Both Fresnel lens telescopes and avalanche photodiode detectors are far cheaper than current options, making multi-eye observatories possible. The researchers are hopeful that the unique ability of these telescopes to image large areas of sky simultaneously for sub-millisecond light flashes will reveal never-before-seen astronomical phenomena, if not messages from other civilizations.
"PANOSETI explores the universe at billionth-of-a-second time scales, a time scale that earthlings have not examined well," Werthimer said. "When astronomers examine an unexplored parameter space, they usually find something surprising that no one predicted. PANOSETI could discover new astronomical phenomena or signals from ET."
Why would an intelligent civilization want to communicate with us via nanosecond flashes?
"One way to communicate or get your attention is a flash, like a lighthouse," Werthimer said. "It's very effective, because it's a bright, intense flash.
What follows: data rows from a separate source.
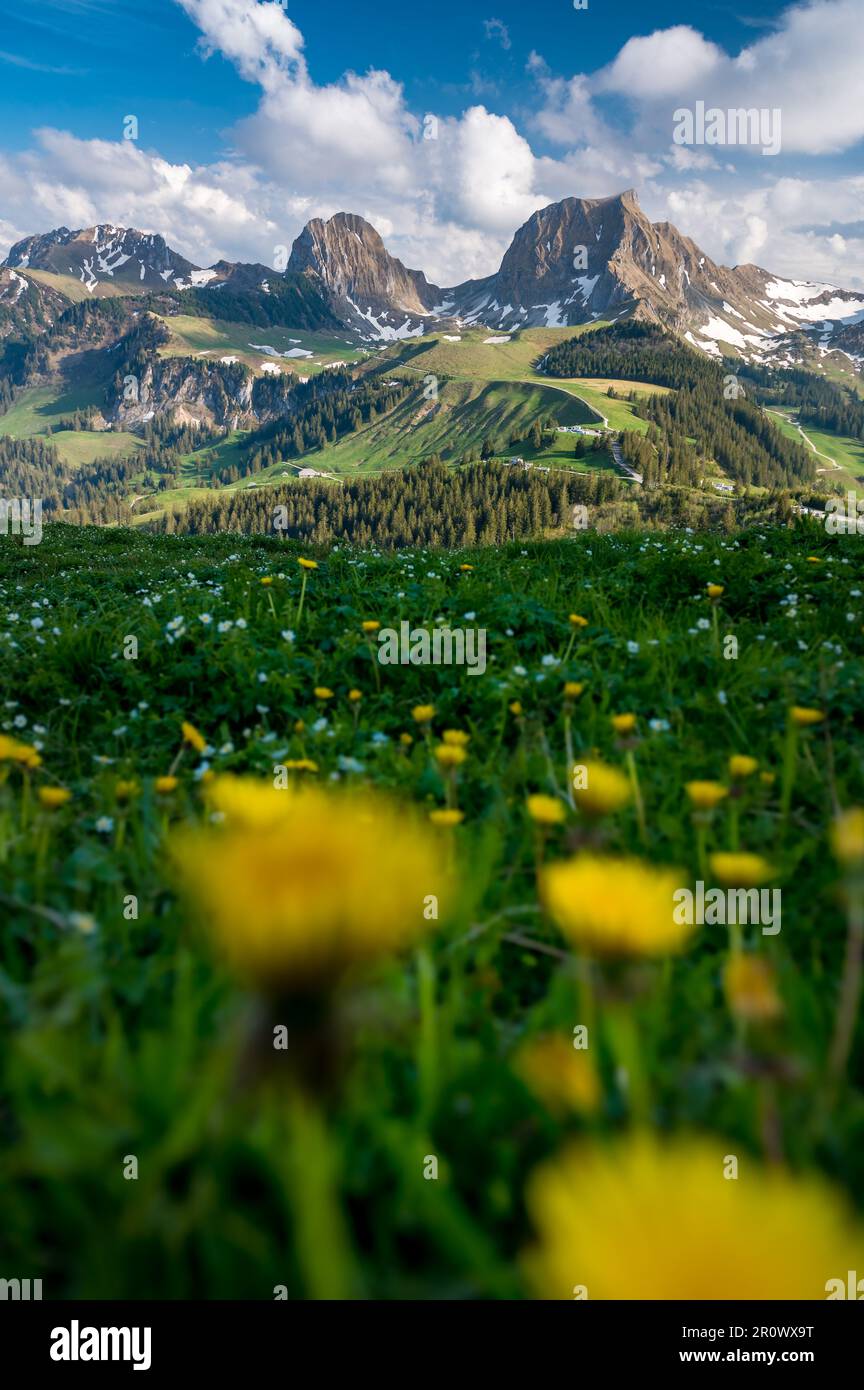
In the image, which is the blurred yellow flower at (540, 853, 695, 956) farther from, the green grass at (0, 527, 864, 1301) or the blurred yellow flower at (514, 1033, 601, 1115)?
the blurred yellow flower at (514, 1033, 601, 1115)

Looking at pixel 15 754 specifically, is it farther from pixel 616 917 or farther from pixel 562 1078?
pixel 616 917

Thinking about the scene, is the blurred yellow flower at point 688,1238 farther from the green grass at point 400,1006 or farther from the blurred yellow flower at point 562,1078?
the blurred yellow flower at point 562,1078

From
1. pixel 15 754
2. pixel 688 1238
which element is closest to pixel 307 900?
pixel 688 1238

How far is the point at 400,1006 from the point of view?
140cm

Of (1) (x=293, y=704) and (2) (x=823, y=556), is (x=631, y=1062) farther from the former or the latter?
(2) (x=823, y=556)

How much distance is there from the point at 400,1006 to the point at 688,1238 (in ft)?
2.74

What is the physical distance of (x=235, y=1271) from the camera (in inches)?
39.1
If you put a lot of energy into a short time, the average energy can be small, but the instantaneous brightness can be incredibly large. It's like fast radio bursts, which appear for a thousandth of a second. But when they're on, they're the brightest thing in the sky, and you can see them a billion light years away."
Berkeley SETI already operates an optical telescope at Lick -- the Automated Planet Finder -- that looks for laser signals from other planets, though it also is blind to split-second flashes of light. UC San Diego and UC Berkeley also are collaborating on a new instrument currently operating at Lick, the Near-Infrared Optical SETI (NIROSETI) instrument, which is the first designed to search for signals from extraterrestrials at near-Infrared wavelengths.
Most of UC Berkeley's SETI projects collect radio data from telescopes such as the Arecibo telescope in Puerto Rico, the Green Bank Telescope in West Virginia and the Parkes telescope in Australia. The latter two are directed by Breakthrough Listen, a UC Berkeley-led project supported by a $100 million, 10-year commitment from Breakthrough Initiatives, founded in 2015 by Yuri and Julia Milner to explore the universe, seek scientific evidence of life beyond Earth and encourage public debate from a planetary perspective.
The PANOSETI research and instrumentation program is made possible by the support and interest of Franklin Antonio. UC Berkeley's PANOSETI efforts are supported by the National Science Foundation (1407804) and the Marilyn and Watson Alberts SETI Chair fund. The Bloomfield Family Foundation supports SETI research at UC San Diego in the CASS Optical and Infrared Laboratory, while Harvard's SETI research is supported by The Planetary Society.
Other UC Berkeley collaborators are Ryan Lee, Wei Liu, Samuel Chaim-Weismann and Andrew Siemion, director of Breakthrough Listen.